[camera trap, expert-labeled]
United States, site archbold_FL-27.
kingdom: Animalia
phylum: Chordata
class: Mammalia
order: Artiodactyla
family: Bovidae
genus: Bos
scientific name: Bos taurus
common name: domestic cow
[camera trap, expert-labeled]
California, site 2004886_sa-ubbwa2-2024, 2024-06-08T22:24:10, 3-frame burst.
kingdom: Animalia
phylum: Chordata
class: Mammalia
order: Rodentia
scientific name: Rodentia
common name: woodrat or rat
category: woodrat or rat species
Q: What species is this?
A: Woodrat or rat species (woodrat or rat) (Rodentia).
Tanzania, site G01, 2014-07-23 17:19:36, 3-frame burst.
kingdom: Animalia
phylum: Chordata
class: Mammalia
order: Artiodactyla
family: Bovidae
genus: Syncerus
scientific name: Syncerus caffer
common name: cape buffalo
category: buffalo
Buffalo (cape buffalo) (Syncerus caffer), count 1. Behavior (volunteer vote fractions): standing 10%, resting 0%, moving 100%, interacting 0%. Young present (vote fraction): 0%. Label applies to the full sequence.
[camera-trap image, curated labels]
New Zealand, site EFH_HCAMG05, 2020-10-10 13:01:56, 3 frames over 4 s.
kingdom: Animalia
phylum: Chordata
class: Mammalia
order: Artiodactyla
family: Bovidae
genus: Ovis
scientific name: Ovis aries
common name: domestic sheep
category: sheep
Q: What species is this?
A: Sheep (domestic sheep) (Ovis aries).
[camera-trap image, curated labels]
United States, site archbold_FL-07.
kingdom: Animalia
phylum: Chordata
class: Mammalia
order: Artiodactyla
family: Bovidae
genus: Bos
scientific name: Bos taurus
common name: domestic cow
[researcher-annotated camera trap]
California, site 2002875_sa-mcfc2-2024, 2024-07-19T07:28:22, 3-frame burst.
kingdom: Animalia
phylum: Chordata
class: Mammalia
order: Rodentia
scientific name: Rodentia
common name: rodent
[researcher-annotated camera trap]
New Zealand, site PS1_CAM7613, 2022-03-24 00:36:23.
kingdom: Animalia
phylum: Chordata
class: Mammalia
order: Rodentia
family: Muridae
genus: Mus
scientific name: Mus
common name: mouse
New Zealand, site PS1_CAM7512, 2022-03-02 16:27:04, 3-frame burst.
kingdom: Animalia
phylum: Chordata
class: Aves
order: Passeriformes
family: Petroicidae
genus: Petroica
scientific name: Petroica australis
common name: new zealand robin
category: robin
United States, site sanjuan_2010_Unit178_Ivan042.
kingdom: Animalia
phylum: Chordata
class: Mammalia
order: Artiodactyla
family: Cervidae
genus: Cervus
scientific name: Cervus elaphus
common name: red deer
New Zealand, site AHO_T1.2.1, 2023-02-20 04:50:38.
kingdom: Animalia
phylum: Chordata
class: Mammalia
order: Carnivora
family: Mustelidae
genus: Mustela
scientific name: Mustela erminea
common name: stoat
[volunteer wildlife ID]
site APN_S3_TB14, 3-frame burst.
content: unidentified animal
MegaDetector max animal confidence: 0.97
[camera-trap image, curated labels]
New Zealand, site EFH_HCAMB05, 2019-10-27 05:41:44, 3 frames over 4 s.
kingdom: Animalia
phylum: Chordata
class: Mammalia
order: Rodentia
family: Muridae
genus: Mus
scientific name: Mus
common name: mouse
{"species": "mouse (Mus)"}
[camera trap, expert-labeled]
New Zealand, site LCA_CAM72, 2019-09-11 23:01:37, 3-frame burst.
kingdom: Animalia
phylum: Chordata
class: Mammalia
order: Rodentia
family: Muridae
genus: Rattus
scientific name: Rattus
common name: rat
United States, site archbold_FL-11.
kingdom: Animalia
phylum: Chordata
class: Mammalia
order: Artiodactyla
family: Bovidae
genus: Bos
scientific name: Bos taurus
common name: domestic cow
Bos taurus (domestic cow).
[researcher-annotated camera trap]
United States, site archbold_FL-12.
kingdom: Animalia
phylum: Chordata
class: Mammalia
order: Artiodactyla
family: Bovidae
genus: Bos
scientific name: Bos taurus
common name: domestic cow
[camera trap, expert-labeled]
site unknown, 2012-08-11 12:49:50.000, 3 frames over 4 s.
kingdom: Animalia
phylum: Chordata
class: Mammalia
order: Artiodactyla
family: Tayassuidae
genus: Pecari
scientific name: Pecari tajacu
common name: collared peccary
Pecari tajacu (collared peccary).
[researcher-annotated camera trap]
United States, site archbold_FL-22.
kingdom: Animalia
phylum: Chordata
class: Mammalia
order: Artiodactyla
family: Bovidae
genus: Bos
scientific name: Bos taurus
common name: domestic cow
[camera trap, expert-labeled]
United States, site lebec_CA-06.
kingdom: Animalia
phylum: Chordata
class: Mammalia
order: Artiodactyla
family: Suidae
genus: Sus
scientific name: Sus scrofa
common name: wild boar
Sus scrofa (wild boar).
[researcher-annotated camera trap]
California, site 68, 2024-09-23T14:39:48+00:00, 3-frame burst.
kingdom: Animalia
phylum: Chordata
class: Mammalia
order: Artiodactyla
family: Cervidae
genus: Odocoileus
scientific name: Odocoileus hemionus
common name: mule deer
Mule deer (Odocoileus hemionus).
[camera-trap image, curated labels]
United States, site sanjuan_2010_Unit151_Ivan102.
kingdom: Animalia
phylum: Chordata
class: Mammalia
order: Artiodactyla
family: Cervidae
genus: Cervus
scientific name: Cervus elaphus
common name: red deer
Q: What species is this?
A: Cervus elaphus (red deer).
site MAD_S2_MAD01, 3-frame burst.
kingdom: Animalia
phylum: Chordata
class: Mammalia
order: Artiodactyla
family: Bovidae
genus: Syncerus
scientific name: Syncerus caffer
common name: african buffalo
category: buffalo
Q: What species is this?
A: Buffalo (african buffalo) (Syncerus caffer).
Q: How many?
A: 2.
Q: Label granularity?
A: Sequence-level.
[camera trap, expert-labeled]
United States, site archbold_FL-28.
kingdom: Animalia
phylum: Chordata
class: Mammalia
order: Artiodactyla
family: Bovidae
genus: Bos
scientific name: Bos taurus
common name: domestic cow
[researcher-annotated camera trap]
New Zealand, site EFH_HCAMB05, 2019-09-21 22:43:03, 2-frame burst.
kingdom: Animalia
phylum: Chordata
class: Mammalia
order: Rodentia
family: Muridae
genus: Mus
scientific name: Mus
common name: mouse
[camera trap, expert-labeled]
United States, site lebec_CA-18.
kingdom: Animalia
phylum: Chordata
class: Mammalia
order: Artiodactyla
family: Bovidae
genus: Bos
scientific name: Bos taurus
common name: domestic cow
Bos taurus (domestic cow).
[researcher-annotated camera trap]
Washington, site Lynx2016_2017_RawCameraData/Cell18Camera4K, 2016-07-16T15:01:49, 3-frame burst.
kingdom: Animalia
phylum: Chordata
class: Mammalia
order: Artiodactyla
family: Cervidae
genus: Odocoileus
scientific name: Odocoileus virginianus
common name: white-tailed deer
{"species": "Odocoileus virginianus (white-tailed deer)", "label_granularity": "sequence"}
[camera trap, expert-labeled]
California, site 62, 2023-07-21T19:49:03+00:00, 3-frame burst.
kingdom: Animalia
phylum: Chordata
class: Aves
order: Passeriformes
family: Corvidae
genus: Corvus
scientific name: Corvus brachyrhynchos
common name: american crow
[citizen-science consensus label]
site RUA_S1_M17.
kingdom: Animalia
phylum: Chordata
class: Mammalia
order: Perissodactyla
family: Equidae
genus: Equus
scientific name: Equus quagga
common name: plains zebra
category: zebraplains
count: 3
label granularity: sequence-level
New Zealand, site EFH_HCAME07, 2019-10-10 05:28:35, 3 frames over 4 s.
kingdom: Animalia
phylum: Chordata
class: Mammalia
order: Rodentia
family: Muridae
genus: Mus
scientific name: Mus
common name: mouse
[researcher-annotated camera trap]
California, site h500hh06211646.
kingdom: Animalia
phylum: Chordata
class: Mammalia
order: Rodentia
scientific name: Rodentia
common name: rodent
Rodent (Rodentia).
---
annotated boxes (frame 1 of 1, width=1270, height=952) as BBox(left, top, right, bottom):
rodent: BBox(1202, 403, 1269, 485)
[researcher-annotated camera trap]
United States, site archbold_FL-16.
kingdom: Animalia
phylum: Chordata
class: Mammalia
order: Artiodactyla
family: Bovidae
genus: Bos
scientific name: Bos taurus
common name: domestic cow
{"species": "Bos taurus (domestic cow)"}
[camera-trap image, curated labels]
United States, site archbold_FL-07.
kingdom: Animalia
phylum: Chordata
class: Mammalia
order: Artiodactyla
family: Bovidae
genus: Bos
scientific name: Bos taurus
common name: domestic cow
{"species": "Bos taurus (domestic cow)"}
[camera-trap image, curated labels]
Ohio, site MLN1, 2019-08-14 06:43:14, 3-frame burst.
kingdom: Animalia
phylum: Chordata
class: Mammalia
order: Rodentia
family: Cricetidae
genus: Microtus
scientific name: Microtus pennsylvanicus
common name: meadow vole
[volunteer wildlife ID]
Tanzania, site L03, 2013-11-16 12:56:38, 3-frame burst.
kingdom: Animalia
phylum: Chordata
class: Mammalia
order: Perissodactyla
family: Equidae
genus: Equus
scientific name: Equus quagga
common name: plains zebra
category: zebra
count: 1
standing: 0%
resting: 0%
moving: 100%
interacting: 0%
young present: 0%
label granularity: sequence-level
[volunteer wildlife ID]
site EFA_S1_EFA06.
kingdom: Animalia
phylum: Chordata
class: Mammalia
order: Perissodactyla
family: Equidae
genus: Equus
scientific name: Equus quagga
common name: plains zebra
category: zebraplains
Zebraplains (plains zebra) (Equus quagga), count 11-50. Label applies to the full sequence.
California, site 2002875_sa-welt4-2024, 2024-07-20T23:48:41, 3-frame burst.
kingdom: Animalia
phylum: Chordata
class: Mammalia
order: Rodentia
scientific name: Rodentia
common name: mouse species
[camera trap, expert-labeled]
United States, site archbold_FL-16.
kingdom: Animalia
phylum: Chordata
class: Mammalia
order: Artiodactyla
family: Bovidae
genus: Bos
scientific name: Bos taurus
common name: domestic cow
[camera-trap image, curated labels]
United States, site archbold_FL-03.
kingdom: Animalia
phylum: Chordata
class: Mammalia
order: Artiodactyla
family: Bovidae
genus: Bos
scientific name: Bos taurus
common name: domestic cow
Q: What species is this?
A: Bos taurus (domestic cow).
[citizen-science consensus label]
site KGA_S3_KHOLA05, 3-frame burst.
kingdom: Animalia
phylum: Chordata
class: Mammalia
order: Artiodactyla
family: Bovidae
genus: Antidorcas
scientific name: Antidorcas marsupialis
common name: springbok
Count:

▶ **About this exercise**
Beginning of the records through the line with "common name: woodrat or rat": return that span exactly and stop there.

▶ **Final answer**
[camera trap, expert-labeled]
United States, site archbold_FL-27.
kingdom: Animalia
phylum: Chordata
class: Mammalia
order: Artiodactyla
family: Bovidae
genus: Bos
scientific name: Bos taurus
common name: domestic cow
[camera trap, expert-labeled]
California, site 2004886_sa-ubbwa2-2024, 2024-06-08T22:24:10, 3-frame burst.
kingdom: Animalia
phylum: Chordata
class: Mammalia
order: Rodentia
scientific name: Rodentia
common name: woodrat or rat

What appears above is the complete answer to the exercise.